**Source material**
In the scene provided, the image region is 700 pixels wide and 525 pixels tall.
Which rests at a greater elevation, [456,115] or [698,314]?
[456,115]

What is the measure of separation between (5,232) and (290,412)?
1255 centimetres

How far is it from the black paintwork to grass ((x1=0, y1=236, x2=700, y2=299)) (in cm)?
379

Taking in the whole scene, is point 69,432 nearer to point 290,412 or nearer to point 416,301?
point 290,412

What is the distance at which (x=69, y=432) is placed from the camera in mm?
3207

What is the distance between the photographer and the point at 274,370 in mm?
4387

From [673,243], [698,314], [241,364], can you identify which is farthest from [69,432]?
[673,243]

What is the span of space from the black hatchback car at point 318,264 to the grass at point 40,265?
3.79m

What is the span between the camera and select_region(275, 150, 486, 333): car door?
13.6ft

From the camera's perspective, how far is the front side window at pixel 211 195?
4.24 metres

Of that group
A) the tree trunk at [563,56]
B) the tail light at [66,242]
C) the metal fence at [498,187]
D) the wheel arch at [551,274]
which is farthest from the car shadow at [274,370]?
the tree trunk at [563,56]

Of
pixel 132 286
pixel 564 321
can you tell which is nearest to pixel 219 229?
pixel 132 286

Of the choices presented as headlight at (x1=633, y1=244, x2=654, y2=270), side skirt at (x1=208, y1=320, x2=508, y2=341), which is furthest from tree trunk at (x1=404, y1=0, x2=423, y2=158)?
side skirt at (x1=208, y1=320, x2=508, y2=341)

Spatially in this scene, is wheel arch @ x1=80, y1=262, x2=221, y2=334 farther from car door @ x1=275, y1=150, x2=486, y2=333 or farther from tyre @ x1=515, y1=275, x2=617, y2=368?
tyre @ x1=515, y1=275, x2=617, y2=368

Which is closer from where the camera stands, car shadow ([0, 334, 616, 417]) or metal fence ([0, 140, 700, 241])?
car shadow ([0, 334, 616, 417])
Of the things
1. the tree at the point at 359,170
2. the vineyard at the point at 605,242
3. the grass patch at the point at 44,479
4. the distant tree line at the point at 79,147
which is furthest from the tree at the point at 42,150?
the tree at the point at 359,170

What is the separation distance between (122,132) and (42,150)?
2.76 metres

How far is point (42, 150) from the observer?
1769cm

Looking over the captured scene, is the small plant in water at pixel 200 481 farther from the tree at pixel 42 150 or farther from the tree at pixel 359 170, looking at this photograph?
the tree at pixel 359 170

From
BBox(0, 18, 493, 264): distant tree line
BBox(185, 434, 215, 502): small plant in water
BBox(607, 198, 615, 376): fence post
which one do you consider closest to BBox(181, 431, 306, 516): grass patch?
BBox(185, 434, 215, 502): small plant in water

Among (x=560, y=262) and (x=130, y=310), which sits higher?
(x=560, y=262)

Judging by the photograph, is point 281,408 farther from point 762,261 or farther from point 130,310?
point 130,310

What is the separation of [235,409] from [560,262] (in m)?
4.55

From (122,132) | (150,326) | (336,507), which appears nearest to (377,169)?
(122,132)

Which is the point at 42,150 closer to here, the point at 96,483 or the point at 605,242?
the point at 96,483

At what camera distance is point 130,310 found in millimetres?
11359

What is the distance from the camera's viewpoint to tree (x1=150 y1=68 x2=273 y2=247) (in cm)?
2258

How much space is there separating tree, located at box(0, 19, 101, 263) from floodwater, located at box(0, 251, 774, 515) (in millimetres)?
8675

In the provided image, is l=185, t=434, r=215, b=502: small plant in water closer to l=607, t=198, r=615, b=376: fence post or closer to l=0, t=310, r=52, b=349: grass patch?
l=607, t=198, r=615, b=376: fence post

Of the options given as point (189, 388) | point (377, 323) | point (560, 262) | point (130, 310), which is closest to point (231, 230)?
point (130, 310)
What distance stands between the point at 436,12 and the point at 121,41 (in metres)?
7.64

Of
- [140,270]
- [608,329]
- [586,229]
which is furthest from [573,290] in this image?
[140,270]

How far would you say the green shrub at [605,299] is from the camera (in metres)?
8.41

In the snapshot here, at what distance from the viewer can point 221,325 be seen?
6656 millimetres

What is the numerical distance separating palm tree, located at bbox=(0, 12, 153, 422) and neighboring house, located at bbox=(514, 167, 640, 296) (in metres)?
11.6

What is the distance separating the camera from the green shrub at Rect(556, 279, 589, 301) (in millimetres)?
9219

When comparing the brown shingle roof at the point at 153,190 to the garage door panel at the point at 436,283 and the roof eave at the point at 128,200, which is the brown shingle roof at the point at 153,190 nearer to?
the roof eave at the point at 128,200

**What is required**
In the part of the items that opens with the line containing "What is the distance between" and closes with the line containing "4.24 metres", substitute "lawn" for "grass" and reproduce only those lines, leaving everything else unchanged.

**Result of the task**
What is the distance between the photographer and the point at 274,370 in mm?
4387

From [673,243], [698,314], [241,364], can you identify which is farthest from [69,432]?
[673,243]

What is the span of space from the black hatchback car at point 318,264 to the lawn at point 40,265?
3.79m

What is the span between the camera and select_region(275, 150, 486, 333): car door?
13.6ft

From the camera's perspective, how far is the front side window at pixel 211 195?
4.24 metres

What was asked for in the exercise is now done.